TOKYO -- Daily COVID-19 cases in Tokyo on Tuesday hit a record high, with 2,848 new infections, in a sign of a growing outbreak even as the Olympics take place in the Japanese capital despite the state of emergency.
The surge in infections has prompted Prime Minister Yoshihide Suga to urge people to watch the Olympics Games on TV at home. "Delta variant is rapidly spreading," Suga warned on Tuesday. But Suga denied the possibility of canceling the Games.
Tokyo is in the midst of a state of emergency that was declared on July 12. Last week, the first-ever postponed Olympics began without spectators.
Tokyo also reported on Tuesday two new deaths and 82 severely ill patients due to COVID. The number of severely ill patients was down from 160 on Jan. 20, as more elderly people, who are more likely to suffer severely, get vaccinated.

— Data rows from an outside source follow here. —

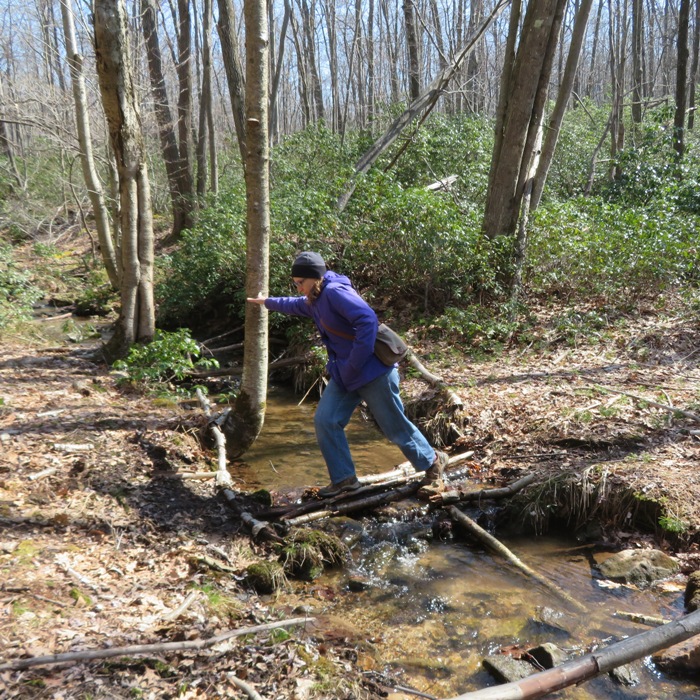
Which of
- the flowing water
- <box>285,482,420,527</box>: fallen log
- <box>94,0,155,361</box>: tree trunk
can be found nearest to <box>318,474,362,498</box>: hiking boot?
<box>285,482,420,527</box>: fallen log

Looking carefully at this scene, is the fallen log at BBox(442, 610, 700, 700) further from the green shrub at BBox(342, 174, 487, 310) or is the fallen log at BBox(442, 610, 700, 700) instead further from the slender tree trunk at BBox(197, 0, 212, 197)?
the slender tree trunk at BBox(197, 0, 212, 197)

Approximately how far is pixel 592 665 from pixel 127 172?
25.4 ft

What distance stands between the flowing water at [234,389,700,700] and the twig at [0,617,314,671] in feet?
2.57

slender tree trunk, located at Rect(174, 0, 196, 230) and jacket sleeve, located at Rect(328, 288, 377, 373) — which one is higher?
slender tree trunk, located at Rect(174, 0, 196, 230)

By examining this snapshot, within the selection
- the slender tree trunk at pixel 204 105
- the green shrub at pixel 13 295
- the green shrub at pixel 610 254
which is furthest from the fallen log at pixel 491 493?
the slender tree trunk at pixel 204 105

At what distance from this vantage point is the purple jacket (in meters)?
4.86

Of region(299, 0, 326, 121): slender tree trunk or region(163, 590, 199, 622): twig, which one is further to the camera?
region(299, 0, 326, 121): slender tree trunk

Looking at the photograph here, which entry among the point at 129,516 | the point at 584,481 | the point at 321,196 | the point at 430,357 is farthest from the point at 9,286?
the point at 584,481

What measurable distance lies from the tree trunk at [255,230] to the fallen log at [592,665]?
373cm

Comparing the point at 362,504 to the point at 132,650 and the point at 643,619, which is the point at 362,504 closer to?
the point at 643,619

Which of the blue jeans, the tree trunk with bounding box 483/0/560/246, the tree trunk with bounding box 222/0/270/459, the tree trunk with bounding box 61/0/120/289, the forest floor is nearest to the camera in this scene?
the forest floor

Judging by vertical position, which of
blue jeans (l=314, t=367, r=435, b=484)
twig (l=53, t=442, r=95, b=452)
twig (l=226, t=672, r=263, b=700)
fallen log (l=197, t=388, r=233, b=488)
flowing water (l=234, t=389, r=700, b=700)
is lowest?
flowing water (l=234, t=389, r=700, b=700)

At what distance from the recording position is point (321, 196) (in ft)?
36.0

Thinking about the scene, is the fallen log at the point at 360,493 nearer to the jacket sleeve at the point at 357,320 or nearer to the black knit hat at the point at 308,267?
the jacket sleeve at the point at 357,320
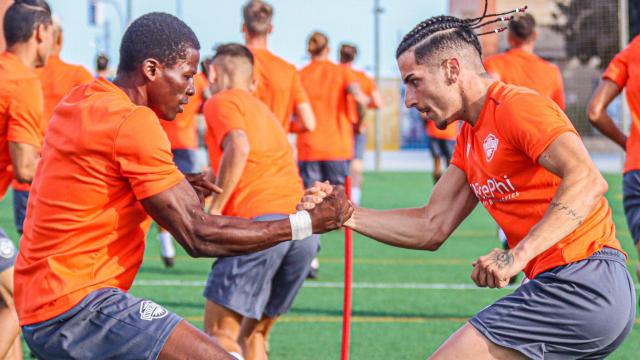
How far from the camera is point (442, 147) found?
17625 mm

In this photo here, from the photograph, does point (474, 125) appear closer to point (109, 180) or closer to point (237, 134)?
point (109, 180)

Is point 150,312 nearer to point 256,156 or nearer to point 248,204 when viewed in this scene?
point 248,204

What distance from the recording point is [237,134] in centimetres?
650

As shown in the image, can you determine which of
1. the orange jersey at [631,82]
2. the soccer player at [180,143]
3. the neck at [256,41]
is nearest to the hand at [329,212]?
the orange jersey at [631,82]

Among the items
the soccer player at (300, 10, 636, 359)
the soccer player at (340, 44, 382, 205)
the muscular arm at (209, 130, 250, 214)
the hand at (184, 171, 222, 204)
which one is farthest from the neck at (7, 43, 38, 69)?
the soccer player at (340, 44, 382, 205)

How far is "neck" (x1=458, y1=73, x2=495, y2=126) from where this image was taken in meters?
4.57

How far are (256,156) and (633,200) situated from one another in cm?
244

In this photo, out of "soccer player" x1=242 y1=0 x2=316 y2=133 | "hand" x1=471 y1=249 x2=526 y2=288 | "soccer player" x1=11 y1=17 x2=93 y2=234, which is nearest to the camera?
"hand" x1=471 y1=249 x2=526 y2=288

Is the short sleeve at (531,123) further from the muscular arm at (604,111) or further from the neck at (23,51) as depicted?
the neck at (23,51)

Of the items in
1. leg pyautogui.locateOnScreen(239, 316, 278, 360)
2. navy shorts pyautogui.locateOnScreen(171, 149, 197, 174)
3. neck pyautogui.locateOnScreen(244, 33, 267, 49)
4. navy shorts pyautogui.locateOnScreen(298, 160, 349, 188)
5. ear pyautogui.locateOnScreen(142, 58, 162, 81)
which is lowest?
navy shorts pyautogui.locateOnScreen(298, 160, 349, 188)

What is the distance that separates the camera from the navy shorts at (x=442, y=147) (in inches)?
690


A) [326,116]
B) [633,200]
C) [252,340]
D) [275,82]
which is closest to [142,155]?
[252,340]

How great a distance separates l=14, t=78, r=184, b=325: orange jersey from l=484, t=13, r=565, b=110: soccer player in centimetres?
758

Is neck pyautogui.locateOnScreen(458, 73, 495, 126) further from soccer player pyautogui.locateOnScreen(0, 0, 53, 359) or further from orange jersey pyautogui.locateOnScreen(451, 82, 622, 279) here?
soccer player pyautogui.locateOnScreen(0, 0, 53, 359)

With the jump on Tuesday, the seven-day average of new cases in the capital is now 1,762, up 49.4% from a week ago. The previous daily high for the city was on 2,520, recorded on Jan. 7.
Record-breaking new infections on Tuesday signal a resurgence of the virus and a further rise in COVID cases during the Olympics, partly due to the fast-spreading delta variant.
Most Olympic events are being held without spectators to limit the spread of the coronavirus. Organizers will soon decide on spectator limits for the Paralympic Games, which are set to begin on Aug. 24 after the closing ceremony of the Olympics. Although organizers are seeking to hold the Games with spectators, the rising number of COVID cases is casting a shadow over those plans.
Tokyo Gov. Yuriko Koike said earlier on Tuesday the Metropolitan Government was asking hospitals to prepare more beds for COVID-19 patients as the Olympic host city grapples with spreading infections. Koike stressed, "It is important for young people to get vaccinated."
The virus is spreading relatively rapidly among young people, with 951 cases on Tuesday for people in their 20s, 610 in their 30s and 466 in their 40s, while there were only 78 cases among those over 65 years old.
The resurgence in infections is thought to be due, in part, to people tiring of COVID restrictions and letting down their guard. As many bars and restaurants owners complain about delays in government financial support, some have resumed normal operations despite authorities' requests that they shorten business hours.
The fourth state of emergency also failed to persuade young people to stay home. At some outdoor Olympic events such as the triathlon, many spectators gathered despite organizers' pleas that people watch the Games at home.
According to Olympic organizers, 155 positive cases connected to the Games have been reported between July 1 and July 27, 18 of whom are athletes. "This is the most tested -- and possibly even the most vaccinated [event] ... anywhere in the world," IOC spokesperson Mark Adams stressed on Tuesday.